The fellow was an aristocratic young man, an official, who died, as the label explained, around the time he would have sat for the imperial examinations. Well, there he was, in a vat floating in a pickling fluid with his mouth wide open and looking positively revolting. But there it was: the deep overbite of the modern Chinese!

Over subsequent years, Brace has analyzed many Chinese teeth and found that – with the exception of peasants, who retain an edge-to-edge bite well into the twentieth century – the overbite does indeed emerge 800-1000 years sooner in China than in Europe. The differing attitude to knives in East and West had a graphic impact on the alignment of our jaws.”

It’s a rather interesting book. It’s got other interesting stuff in it, e.g. about knife culture in Medieval Europe:

“In medieval and Renaissance Europe, you carried your own knife everywhere with you and brought it out at mealtimes when you needed to.
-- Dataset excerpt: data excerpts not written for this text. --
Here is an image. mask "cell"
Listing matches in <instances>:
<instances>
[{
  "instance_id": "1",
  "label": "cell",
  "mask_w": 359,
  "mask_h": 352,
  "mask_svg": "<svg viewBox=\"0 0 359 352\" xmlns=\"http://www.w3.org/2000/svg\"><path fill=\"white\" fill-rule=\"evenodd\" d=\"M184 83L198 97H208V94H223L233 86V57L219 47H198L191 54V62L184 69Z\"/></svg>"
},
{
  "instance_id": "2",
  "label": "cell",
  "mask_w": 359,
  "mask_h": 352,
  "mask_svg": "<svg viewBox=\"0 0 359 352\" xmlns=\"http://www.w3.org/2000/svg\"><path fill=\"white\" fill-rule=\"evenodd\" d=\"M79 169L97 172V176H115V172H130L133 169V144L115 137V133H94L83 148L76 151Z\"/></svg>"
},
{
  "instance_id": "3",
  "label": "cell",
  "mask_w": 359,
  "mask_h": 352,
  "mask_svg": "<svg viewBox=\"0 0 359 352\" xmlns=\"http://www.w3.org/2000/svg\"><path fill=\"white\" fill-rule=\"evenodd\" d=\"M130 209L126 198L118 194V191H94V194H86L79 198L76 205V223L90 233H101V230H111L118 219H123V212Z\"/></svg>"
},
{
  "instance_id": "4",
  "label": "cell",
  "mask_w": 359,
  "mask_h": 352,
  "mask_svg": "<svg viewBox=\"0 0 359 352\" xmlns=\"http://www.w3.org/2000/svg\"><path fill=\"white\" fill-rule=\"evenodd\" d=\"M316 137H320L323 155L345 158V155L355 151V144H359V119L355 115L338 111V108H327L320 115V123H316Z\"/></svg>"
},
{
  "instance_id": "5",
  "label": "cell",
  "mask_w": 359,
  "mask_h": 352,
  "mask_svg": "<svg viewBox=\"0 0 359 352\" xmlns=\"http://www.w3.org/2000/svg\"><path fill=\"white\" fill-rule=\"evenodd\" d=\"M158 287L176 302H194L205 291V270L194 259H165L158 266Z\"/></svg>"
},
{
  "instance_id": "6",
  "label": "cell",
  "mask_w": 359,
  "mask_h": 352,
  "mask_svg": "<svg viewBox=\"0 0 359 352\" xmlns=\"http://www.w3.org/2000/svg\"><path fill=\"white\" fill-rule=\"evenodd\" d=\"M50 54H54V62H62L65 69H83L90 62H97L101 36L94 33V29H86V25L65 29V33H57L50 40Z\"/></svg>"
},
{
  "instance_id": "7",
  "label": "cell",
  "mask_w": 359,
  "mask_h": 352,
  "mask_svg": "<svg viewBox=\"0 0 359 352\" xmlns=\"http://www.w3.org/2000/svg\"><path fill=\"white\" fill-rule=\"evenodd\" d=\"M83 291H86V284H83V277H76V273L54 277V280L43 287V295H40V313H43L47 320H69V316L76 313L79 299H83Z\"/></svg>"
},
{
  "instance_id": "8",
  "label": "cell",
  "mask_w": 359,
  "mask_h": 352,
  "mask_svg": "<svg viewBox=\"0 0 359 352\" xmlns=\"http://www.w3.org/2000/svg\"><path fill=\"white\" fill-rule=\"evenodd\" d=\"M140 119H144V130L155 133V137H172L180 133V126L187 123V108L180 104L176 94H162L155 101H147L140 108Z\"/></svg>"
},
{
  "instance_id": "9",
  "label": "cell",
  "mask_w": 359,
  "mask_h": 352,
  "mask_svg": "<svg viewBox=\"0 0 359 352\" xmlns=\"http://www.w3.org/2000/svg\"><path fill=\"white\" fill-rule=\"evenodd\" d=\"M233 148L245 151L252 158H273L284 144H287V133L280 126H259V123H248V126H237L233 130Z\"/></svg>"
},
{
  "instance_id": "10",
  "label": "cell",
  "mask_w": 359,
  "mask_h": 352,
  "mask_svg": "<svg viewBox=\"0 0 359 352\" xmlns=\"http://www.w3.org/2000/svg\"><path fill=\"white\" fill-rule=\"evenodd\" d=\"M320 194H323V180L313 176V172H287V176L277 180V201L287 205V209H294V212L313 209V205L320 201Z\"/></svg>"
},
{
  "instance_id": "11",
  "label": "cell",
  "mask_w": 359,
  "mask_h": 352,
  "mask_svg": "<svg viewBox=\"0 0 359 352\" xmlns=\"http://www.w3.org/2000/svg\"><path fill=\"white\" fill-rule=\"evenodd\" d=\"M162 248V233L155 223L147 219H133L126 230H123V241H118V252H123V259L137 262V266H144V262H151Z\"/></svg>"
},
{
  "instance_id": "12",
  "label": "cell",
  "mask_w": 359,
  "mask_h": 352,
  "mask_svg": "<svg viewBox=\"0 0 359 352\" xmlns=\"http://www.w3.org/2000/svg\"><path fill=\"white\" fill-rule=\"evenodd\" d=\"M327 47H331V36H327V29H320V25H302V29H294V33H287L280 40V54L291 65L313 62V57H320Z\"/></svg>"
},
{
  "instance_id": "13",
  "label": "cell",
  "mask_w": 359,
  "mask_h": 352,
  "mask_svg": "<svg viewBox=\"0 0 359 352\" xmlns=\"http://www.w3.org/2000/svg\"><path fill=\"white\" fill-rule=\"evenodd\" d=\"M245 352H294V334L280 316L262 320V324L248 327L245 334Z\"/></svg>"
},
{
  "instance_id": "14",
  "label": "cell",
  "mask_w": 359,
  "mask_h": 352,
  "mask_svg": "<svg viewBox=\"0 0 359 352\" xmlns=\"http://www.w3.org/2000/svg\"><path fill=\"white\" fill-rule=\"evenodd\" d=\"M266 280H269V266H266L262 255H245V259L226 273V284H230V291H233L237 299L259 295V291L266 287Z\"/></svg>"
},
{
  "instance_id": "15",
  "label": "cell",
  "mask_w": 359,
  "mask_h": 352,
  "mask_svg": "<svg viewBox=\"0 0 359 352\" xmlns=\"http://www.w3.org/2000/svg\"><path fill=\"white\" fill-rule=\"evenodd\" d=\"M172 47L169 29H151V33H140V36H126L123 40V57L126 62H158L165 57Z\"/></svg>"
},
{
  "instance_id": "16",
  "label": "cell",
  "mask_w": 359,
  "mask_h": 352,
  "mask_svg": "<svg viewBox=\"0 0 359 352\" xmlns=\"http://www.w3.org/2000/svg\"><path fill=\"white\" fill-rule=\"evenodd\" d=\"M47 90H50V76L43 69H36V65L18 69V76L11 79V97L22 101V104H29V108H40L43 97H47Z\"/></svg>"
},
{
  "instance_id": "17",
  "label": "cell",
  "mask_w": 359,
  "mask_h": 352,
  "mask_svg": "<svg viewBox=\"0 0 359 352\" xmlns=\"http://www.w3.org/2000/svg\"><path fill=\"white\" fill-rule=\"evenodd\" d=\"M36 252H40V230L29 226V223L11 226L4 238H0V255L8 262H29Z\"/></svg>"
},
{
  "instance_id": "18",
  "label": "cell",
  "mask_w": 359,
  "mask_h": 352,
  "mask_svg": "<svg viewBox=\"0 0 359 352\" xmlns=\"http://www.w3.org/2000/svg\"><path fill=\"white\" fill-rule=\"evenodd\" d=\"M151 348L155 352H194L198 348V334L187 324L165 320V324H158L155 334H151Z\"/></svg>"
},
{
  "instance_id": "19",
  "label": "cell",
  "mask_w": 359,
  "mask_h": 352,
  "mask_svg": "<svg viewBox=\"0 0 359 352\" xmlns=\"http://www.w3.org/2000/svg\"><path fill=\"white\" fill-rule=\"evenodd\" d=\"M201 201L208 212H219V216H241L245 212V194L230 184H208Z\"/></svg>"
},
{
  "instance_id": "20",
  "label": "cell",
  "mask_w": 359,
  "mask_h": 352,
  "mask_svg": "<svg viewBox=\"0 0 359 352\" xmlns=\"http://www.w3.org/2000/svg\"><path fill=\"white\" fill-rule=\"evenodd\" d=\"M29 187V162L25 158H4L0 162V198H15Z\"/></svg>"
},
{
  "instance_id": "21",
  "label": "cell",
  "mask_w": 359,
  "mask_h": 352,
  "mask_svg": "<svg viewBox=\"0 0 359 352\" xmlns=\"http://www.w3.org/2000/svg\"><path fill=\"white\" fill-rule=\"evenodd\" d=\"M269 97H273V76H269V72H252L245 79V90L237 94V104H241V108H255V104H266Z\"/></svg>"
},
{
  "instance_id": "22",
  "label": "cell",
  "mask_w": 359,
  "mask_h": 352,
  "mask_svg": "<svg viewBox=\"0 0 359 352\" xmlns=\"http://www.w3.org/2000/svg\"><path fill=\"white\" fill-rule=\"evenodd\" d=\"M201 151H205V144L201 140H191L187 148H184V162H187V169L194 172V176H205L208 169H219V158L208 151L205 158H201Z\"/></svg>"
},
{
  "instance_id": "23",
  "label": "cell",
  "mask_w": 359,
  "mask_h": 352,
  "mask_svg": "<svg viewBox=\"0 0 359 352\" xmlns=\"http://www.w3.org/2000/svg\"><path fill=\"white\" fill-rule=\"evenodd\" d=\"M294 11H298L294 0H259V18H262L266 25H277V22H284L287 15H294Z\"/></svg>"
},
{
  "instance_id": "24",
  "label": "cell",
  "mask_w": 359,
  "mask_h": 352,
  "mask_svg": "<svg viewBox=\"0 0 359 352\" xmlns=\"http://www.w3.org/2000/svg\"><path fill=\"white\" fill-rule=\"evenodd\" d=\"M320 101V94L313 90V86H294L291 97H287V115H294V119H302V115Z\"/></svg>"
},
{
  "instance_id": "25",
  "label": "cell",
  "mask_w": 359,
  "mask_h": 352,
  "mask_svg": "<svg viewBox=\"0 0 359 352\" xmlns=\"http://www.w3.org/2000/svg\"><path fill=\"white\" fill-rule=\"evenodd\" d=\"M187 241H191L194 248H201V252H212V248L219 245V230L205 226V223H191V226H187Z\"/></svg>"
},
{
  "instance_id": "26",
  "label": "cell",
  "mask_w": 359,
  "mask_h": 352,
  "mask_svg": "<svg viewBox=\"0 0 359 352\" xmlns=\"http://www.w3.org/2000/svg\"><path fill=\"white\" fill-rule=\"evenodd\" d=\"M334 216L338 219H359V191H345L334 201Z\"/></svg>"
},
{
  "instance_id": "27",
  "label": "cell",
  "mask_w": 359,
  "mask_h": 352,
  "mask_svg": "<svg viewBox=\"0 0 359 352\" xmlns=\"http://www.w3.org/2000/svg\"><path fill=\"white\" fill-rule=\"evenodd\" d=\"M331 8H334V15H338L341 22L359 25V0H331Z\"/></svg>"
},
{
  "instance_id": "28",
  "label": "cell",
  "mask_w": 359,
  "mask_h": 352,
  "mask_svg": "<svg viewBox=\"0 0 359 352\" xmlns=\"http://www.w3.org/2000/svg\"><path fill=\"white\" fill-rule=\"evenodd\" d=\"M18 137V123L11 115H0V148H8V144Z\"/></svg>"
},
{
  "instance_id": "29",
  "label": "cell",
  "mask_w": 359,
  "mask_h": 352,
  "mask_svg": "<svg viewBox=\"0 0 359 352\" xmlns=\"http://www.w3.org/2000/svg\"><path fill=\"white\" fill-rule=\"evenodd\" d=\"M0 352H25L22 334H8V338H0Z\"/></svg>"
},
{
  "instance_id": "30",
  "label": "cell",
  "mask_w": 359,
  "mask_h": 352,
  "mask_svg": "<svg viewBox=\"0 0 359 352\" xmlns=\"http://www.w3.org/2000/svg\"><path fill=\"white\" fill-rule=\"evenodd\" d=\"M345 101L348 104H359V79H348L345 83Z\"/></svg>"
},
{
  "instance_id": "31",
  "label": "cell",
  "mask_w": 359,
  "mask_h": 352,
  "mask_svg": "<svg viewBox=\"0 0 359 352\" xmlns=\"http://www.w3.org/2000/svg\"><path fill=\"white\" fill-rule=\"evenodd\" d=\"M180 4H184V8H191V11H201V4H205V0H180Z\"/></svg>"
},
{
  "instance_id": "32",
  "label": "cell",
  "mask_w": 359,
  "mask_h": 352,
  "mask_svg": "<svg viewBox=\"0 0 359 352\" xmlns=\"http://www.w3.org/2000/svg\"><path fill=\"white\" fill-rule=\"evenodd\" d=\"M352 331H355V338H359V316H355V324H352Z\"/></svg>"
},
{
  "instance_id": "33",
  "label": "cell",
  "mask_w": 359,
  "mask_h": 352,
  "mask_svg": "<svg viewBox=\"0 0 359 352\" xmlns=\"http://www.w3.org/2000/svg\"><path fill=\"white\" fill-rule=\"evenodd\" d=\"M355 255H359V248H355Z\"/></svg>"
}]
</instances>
Almost everyone had a personal eating knife in a sheath dangling from a belt. The knife at a man’s girdle could equally well be used for chopping food or defending himself against enemies. Your knife was as much a garment – like a wristwatch now – as a tool. A knife was a universal possession, often your most treasured one. Like a wizard’s wand in Harry Potter, the knife was tailored to its owner. Knife handles were made of brass, ivory, rock crystal, glass, and shell; of amber, agate, mother of pearl, or tortoiseshell. They might be carved or engraved with images of babies, apostles, flowers, peasants, feathers, or doves. You would no more eat with another person’s knife than you would brush your teeth today with a stranger’s toothbrush. You wore your knife so habitually that – as with a watch – you might start to regard it as a part of yourself and forget it was there. A sixth-century text (St. Benedict’s Rule) reminded monks to detach knives from their belts before they went to bed, so they didn’t cut themselves in the night.

There was a serious danger of this because knives then, with their daggerlike shape, really were sharp. They needed to be, because they might be called upon to tackle everything from rubbery cheese to a crusty loaf. Aside from clothes, a knife was the one possession every adult needed. It has been often assumed, wrongly, that knives, as violent objects, were exclusively masculine. But women wore them too. A painting from 1640 by H.H. Kluber depicts a rich Swiss family preparing to eat a meal of meat, bread, and apples. The daughters of the family have flowers in their hair, and dangling from their red dresses are silvery knives, attached to silken ropes tied around their waists. With a knife close to your body at all times, you would have been very familiar with its construction.

The habit of carrying your own sharp knife with you was as much a bedrock of Western culture as Christianity, the Latin alphabet, and the rule of law. Until, suddenly, it wasn’t.”

Also, having special knives made for silver for fish was originally a practical thing, because before stainless steel lemon would react with steel knives and make the fish taste bad.